World map showing where earthquakes occur and the time of occurrence

Tableau combines the ease of drag-and-drop visual analytics with the flexibility to dynamically integrate data from analytical systems. Algorithmia lets analysts go even further, extending worksheets with machine learning (ML) and allowing for the execution of Java, Node.js, Python, R, Ruby, Rust, and Scala code directly from within Tableau. 

Take advantage of Algorithmia’s broad catalog of prebuilt algorithms or upload your own ML model or utility code into Algorithmia’s public or enterprise private cloud offerings, then integrate them right into your Tableau Worksheets.

In this blog, we’ll explore a concrete example to show you how to leverage Algorithmia algorithms in your Tableau workflow. 

How to Leverage Algorithmia Algorithms in Tableau

Let’s dive in with an example.
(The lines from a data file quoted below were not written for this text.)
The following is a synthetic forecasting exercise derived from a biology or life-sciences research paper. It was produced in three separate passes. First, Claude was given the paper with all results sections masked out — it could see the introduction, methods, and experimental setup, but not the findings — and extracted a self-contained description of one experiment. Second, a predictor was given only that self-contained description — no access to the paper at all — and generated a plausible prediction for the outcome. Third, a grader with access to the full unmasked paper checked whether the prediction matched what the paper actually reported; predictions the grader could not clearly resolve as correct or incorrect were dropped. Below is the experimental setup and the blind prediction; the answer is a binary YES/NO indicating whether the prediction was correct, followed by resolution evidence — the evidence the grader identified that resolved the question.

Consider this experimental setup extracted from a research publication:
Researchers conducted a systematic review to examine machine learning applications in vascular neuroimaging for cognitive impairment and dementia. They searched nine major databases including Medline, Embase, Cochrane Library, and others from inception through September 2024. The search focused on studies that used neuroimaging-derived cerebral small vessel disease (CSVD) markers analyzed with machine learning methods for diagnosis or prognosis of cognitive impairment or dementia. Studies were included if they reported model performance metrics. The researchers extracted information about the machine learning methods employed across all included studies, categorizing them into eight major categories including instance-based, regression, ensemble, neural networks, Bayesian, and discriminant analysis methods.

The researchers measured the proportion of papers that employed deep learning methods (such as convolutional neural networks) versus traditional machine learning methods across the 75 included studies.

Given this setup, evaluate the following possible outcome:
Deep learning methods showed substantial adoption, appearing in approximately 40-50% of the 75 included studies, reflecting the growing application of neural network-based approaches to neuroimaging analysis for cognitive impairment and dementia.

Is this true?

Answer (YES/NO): NO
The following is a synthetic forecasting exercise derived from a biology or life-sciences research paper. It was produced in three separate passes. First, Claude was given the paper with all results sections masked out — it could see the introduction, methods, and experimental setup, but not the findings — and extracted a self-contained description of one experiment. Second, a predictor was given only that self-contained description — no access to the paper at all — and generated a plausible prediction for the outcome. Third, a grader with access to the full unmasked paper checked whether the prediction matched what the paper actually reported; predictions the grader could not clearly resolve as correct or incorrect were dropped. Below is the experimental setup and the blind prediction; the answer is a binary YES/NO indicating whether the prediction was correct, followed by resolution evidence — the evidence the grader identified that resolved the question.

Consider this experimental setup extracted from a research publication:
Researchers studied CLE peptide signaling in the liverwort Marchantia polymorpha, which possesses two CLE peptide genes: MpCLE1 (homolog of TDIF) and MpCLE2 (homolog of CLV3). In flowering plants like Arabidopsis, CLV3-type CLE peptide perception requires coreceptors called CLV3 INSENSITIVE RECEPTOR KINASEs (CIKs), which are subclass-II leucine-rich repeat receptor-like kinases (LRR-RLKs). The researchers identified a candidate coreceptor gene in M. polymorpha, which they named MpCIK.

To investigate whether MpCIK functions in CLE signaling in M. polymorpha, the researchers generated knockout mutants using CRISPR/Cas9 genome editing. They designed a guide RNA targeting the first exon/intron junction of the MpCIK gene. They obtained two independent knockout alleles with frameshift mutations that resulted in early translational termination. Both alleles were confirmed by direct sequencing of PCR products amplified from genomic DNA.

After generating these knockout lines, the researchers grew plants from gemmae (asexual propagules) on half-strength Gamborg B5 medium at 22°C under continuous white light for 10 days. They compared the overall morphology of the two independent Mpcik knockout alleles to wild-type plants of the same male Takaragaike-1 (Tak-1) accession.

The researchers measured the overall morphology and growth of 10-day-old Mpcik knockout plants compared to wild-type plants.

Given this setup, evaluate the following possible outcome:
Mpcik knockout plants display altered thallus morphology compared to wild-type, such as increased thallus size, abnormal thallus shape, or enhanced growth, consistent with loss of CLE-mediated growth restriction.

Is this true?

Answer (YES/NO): NO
The United States Geological Survey (USGS) provides an excellent database of global earthquake data. With Tableau, we can quickly display the location, time, and magnitude of these events on a map. But earthquakes that occur at night may carry a higher risk of injuries/fatalities, since escaping or taking shelter within a collapsing building when visibility is low is harder. 

Time of day can act as a rough proxy for visibility, but a much better measure is the angle of the sun, which is affected by geolocation, date, and time of day. As an extreme example, the North Pole is sunless at high noon on December 21.
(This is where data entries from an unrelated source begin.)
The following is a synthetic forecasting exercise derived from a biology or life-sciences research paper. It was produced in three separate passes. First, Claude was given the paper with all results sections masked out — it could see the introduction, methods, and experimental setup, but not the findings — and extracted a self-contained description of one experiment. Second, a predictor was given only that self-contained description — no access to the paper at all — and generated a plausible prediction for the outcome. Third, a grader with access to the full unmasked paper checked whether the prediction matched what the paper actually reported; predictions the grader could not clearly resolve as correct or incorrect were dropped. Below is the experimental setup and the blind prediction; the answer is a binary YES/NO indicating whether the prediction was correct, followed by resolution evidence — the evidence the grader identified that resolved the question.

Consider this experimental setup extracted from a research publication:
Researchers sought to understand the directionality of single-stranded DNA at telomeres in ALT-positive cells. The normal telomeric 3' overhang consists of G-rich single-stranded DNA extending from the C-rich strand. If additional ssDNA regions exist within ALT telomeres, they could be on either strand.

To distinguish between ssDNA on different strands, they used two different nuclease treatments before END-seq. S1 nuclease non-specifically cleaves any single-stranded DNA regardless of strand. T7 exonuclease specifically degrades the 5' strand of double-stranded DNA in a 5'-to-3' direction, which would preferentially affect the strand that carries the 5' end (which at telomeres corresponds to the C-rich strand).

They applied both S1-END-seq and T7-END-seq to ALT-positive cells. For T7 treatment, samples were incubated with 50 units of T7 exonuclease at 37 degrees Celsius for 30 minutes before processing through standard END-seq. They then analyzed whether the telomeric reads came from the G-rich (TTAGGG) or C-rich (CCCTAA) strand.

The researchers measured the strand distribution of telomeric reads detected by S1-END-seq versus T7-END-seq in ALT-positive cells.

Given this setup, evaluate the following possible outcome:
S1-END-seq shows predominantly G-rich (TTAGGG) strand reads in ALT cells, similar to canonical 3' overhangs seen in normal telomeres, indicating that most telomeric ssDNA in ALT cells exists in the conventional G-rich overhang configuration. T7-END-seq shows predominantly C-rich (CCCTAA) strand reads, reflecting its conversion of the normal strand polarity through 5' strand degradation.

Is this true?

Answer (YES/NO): NO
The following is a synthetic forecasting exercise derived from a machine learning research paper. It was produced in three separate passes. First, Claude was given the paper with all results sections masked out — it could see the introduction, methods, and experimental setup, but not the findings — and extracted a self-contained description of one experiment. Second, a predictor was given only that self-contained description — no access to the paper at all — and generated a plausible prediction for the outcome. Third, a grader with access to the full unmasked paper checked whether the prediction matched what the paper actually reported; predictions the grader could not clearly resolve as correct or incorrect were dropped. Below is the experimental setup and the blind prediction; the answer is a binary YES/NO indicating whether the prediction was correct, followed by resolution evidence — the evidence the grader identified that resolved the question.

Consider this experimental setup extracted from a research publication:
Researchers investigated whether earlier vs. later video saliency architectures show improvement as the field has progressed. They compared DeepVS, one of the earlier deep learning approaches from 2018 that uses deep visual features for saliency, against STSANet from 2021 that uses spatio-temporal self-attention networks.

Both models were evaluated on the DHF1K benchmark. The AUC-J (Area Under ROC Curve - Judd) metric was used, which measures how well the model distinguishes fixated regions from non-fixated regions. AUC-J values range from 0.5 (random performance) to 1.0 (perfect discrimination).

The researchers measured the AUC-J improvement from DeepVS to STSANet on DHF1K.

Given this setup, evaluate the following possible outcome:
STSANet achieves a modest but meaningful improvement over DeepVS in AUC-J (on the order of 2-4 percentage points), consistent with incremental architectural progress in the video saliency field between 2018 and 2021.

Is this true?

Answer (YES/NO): NO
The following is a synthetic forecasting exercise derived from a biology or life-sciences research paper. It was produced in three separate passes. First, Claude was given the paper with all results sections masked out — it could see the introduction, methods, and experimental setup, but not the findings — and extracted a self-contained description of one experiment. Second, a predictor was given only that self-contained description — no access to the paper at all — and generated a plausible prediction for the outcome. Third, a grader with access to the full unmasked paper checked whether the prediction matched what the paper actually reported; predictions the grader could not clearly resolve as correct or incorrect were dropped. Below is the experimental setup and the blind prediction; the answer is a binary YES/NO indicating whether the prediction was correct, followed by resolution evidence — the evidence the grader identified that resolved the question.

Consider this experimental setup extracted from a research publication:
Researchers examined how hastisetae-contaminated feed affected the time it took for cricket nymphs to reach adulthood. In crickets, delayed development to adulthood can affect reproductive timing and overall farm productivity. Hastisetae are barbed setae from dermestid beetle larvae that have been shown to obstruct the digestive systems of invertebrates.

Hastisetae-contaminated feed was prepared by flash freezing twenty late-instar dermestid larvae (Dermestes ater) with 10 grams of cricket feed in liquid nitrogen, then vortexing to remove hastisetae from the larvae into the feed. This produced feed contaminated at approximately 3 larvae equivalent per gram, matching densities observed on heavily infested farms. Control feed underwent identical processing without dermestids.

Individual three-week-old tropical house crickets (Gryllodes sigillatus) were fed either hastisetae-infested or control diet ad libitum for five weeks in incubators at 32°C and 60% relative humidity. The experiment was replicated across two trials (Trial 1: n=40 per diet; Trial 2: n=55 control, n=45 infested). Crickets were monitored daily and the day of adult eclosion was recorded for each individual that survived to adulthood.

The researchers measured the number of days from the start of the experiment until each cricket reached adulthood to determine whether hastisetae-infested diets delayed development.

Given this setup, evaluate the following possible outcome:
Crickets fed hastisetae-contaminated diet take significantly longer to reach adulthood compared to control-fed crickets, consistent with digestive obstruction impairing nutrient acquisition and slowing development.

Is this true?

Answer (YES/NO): NO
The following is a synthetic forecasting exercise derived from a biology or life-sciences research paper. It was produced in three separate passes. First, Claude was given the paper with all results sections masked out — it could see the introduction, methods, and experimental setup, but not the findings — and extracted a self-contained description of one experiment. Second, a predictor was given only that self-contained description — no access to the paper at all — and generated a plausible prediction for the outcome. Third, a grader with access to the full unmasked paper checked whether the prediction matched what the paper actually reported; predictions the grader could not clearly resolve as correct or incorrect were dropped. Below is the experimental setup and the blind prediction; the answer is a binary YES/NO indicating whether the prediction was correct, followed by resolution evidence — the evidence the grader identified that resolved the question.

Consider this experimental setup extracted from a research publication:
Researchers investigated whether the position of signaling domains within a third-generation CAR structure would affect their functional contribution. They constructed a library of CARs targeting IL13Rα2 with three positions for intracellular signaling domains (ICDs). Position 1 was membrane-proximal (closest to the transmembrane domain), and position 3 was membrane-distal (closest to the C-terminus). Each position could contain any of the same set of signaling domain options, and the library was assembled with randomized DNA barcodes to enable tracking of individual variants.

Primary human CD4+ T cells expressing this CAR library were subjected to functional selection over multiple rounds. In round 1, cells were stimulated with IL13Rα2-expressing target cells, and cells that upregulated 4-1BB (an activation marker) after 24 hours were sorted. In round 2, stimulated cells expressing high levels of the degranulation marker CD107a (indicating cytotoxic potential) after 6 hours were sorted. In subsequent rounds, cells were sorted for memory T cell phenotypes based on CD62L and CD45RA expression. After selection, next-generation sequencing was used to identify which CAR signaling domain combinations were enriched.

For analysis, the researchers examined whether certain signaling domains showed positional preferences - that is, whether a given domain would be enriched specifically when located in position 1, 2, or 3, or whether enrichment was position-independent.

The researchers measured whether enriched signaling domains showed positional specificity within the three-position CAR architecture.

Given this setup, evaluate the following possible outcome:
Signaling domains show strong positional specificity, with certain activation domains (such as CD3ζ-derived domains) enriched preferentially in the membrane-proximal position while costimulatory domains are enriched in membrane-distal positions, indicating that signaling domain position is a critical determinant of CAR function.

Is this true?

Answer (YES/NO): NO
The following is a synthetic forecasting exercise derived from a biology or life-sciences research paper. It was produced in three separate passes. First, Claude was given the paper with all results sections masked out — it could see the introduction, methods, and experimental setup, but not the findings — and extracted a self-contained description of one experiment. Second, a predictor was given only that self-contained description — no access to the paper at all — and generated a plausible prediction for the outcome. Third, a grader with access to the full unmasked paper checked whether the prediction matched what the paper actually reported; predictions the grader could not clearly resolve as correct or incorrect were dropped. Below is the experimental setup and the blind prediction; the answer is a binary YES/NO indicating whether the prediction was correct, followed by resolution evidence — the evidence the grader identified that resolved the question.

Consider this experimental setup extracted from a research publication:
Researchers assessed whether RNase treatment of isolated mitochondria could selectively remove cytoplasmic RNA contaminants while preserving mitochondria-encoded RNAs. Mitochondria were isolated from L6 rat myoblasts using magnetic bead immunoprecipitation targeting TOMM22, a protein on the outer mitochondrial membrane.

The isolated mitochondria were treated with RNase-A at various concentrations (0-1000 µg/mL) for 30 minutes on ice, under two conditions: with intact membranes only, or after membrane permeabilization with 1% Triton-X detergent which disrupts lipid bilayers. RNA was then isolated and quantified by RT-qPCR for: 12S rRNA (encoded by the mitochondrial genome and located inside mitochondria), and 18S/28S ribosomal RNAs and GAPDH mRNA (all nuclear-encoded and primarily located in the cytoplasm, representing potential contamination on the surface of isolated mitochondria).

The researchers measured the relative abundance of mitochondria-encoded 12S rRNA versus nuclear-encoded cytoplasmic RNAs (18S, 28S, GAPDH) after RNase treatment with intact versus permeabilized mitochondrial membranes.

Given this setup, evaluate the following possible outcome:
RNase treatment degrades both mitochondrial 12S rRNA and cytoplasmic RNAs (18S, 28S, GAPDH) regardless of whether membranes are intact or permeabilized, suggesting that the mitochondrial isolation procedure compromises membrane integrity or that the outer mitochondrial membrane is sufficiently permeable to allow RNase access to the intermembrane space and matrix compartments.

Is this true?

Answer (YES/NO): NO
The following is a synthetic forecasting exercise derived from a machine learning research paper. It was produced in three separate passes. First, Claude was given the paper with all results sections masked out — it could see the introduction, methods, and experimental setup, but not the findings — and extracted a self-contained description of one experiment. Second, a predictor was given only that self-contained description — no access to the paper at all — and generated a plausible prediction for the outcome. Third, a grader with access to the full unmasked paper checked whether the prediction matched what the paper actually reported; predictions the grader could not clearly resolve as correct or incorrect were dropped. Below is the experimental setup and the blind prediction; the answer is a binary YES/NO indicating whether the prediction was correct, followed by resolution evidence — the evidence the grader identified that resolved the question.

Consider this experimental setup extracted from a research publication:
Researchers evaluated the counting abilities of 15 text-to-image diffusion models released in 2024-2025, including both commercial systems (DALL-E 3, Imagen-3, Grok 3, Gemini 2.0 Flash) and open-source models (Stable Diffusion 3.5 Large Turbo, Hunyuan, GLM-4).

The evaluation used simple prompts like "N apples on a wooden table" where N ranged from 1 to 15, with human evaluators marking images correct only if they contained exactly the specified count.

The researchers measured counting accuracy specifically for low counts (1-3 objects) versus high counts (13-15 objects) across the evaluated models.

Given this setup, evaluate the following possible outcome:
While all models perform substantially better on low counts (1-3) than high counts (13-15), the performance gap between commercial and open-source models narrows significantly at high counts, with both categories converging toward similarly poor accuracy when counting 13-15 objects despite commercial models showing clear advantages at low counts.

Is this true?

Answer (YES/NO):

To determine visibility during an earthquake, we will enrich our worksheet using the SunMoonCalculator algorithm hosted on Algorithmia.com. This algorithm makes use of a package called SunCalc, written in Node.js, which allows us to easily connect to our worksheet using TabPy and Algorithmia.

PART 1: Using Data From USGS, Create a Map in Tableau

  1. Download the data: The USGS maintains an excellent Earthquake Catalog API that we can use to retrieve earthquake event data, including the geolocation, date/time, and magnitude of each event. This data is available in a variety of formats, including GeoJSON, but for now we’ll use a simple CVS export. Let’s start by downloading a small initial dataset: all magnitude 6+ quakes in 2019.
  2. Open Tableau and create a new Worksheet: Select the menu item Data → New Data Source, and click “Text File.” Select the file you just downloaded and take a minute to explore the raw data. When you’re ready, click the “Sheet 1” tab in the bottom left to continue building the Worksheet.

Connect data source in Tableau

Earthquakes data USGS

  1.  Assign geographic roles: Under “Measures” on the left, you should now see the fields “Longitude” and “Latitude.” Tableau automatically assigns these fields Geographic Roles. You can confirm this by clicking on the pill and picking “Geographic Role” to see how it was assigned.

Define latitude and longitude

  1. Convert dimensions: Click the drop-down menu next to “Longitude,” but this time, select “Convert to Dimension.” Repeat this for Latitude.

Convert to dimension

  1. Create a map: Double-click Longitude then Latitude. Tableau will add these fields to Columns and Rows and automatically render the points on a geographic map.

Create a map

  1. Show size of quakes: To get a feel for the size of these quakes, drag the “Mag” measure onto the “Size” box under “Marks”, This should cause each point to size itself according to the magnitude of the earthquake, though the size differences won’t be particularly extreme since these are all magnitude 6-9 events.

Show earthquake size

PART 2: Locally Install and Connect to TabPy, Tableau’s Python Server

Tableau supports a set of functions that you can use to pass expressions to external services. One of these external services, Tableau Python Server (TabPy), makes it possible to use Python scripts in Tableau calculated fields. This can be run as a local server or installed centrally for your organization. For this example, we’ll use the local server.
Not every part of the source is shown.